Tudo isso me faz lembrar pessoas retornando às cartilhas de alfabetização e à celebrada frase “O Dado É de Didi”.[7] Isso não me parece um aprimoramento na leitura, mas ao contrário, um recuo à incapacidade de leitura. As coisas que devem ser lidas realmente têm de ser impressas exatamente como costumavam ser impressas para crianças. Elas têm de ser impressas em letras maiúsculas muito claras; e tudo que for para ser percebido deve ser impresso em letras muito grandes.[8] Ora, isso não é o que as pessoas que realmente sabem ler descreveriam como o prazer da Leitura. Talvez isso possa ser comparado à moderna ciência da telegrafia. Mas não é saber ler prosa coerente e culta, dada a devida importância que as coisas maiores e menores têm no equilíbrio geral da composição. Essa é, ao contrário, uma evidência de que as pessoas estão realmente lendo cada vez menos; recuando, ao que parece, mais e mais das distantes luzes da alfabetização, de tal forma que somente sinais muito grandes ou os mais brilhantes flashes conseguem alcançá-los.
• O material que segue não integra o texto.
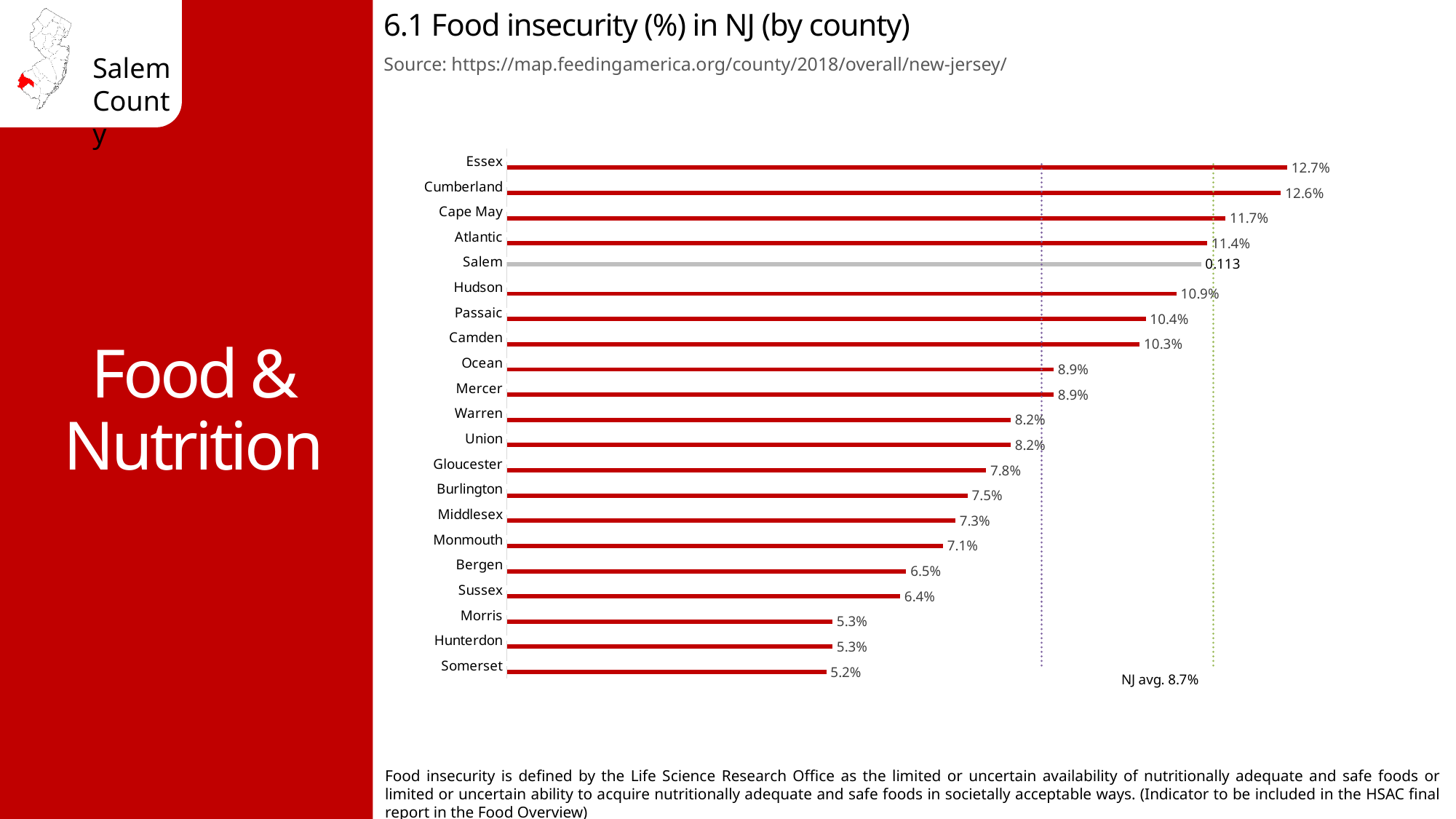
Which has a higher food insecurity value, Cumberland or Cape May? Cumberland What is the food insecurity value shown for Essex? 12.7% What is the difference between the values for Essex and Somerset? 7.5 percentage points Which county has the highest food insecurity value? Essex Do the values rise or fall going from the top of the chart to the bottom? fall What NJ average value is noted on the chart? 8.7% What is the food insecurity value shown for Gloucester? 7.8% What value is printed next to the bar for Salem? 0.113 How many counties are shown in the chart? 21 Which county has the lowest food insecurity value? Somerset What type of chart is shown on the slide? bar chart What is the difference between the values for Hudson and Camden? 0.6 percentage points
Não raro, lemos lendas de perseguições do passado; de perseguições em que os homens eram forçados a ler livros proibidos em segredo. Em comparação com aquelas leituras secretas, pergunto-me sobre o quanto há, hoje, de uma secreta recusa da leitura. Contam-nos de homens que iam para criptas e cavernas para ocultar o fato de que estavam lendo o Missal ou a Bíblia. Pergunto-me se muitas pessoas não estão, agora, trancadas em gabinetes e bibliotecas, ocultando o fato de que não estão lendo o jornal. Atualmente, supõe-se que todos nós lemos, como antes era suposto, talvez, que muitos de nós não sabíamos ler. Mas suspeito que em ambos os casos haja segredos e surpresas. Suspeito que há muitos homens inteligentes, que hoje caminham por nossas ruas, que passam dias, ou mesmo semanas, sem ler jornais, mas que conseguem manter uma impressão geral de conhecimento fundada inteiramente em boatos. De fato, eles realmente recebem os jornais como seus felizes antepassados recebiam os épicos e os romances, meramente por tradição e repetição oral. Tenho a impressão que inumeráveis pessoas hoje não lêem mais jornais, como, no passado, nunca leram os clássicos, embora eles possam se unir em coro na louvação de ambos. E os jornais estão gritando, como demagogos, cada vez mais alto, porque seus ouvintes estão cada vez mais surdos.



[1] Ella Wheeler Wilcox (1850-1919) foi uma poetisa americana muito popular. (N. do T.)
[2]Chesterton refere-se aqui ao magnata e filantropo americano, Andrew Carnegie (1835-1919), que financiou, com sua imensa fortuna, além de outras coisas, uma rede de bibliotecas nos EUA. (N. do T.)
[3] Joseph Chamberlain (1836-1914), estadista inglês, usava uma orquídea na lapela de seu paletó. (N. do T.)
[4] Hebert John Gladstone (1854-1930), estadista inglês. (N. do T.)
[5] Colarinho com as pontas dobradas para fora. (N. do T.)
[6] Thomas P. O’Connor (1848-1929), jornalista, editor e político nacionalista irlandês. (N. do T.)
[7] A frase original em inglês é a famosa The Cat Sat On The Mat. (N. do T.)
[8] Chesterton devota todo um capítulo em seu livro, Hereges, ao tema da mídia de jornal em sua época. O assunto das letras grandes das manchetes e títulos de artigos mereceu alguns dos melhores trechos do livro, como este: “Os editores usam esse alfabeto gigante ao tratar com os leitores, pela mesma exata razão que pais e professoras usam um alfabeto gigante similar ao ensinar as crianças a soletrar.” (N. do T.)

Um comentário:

Wendy A. Carvalho disse...

Meu Deus! Que ótimo ler isso. Que ótimo soltar o fôlego preso de palavras inexprimíveis pelo fato de serem simples e quase inefáveis. Superficialidade, auto-engano... Até quando vamos suportar essas doenças modernas? O que Chesterton chamava de "fofoca da História" é o que hoje se conhece por Jornalismo, mas até quando as pessoas preferirão fofocas ao Conhecimento e à Sabedoria? Creio que até que elas saibam que o que chamam de Trevas é Luz e o que chamam de Clareza é Escuridão.

Deus te abençoe, Angueth!

Eu já estava com saudade de ler algo novo de Chesterton, pois não estou podendo comprar nada novo. Quem sabe assim eu aprenda a ler as coisas velhas?